YAML looks pretty good to me. The one missing thing is guest credentials. For vmrun functionality to execute/copy things on the guest, credentials need to be provided that are valid on the guest VM itself.

Also, I agree positional arguments is the right thing. It's not awesome, but the simplest path would be force the user to know whether they are handling multiple IPs or not. We'll always pass the IP arguments first, so if we only are using one IP in --ips then we pass one argument, for two IPs we pass two arguments, etc. Those would be automatic, and the script would have to know what to do with it, any other arguments are optional or custom to the script. And, since they are positional, maybe just index them in YAML to keep it clean?

maybe something like:

scripts:
  /opt/vmware-scripts/debian_customizer.sh:     # path to script on guest
    source: /home/me/scripts/debian_customizer.sh
    guest:
      username: root
      password: pickabetterpassword
    optional_args:
      0: myvalue
      1: 22

  /opt/stuff/bsd_configure.py:    # example of a script that already resides on the VM template
    guest:
      username: root
      password: pickabetterpassword
    optional_args:

I'm also open to keyword params. If we want to go that way, I'll make sure we have a decent example, because those aren't as common in the bash world.

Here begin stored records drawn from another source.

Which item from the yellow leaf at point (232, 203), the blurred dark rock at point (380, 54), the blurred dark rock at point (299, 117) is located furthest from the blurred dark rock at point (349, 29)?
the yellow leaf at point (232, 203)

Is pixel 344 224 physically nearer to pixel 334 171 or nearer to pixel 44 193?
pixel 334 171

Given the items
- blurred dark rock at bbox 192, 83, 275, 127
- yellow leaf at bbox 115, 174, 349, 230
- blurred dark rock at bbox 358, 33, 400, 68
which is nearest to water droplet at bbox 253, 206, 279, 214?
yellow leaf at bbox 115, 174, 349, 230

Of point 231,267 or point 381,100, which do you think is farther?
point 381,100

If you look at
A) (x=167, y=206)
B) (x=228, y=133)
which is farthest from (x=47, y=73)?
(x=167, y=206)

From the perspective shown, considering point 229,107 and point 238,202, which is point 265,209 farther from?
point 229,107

Answer 9 · 2015-04-01T15:49:55.000Z

That looks good. I think we're pretty close, so go ahead and start implementing and we'll get our hands on it to see how it plays out.

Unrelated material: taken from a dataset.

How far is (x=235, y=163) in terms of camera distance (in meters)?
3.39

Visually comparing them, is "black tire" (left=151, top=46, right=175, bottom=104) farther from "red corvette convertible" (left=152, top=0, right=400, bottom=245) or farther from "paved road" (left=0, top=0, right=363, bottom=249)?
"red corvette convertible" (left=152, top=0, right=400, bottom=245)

For optional_args, we can probably drop the explicit index number and make it a yaml array with the dashes. Maybe it renders as an array without those dashes though, I'm not sure. I figure those optional args will always be passed to the script FIRST, then the flexible number of IP arguments can be tacked on to the end of the parameters.

    optional_args:
      - myvalue
      - 22

so you'd have a script being called like:

/opt/vmware-scripts/debian_customizer.sh myvalue 22 192.168.40.10 192.168.80.12

I think it'd be easy enough to make a bash script flexible enough to "stuff all parameters after the second one into its own array".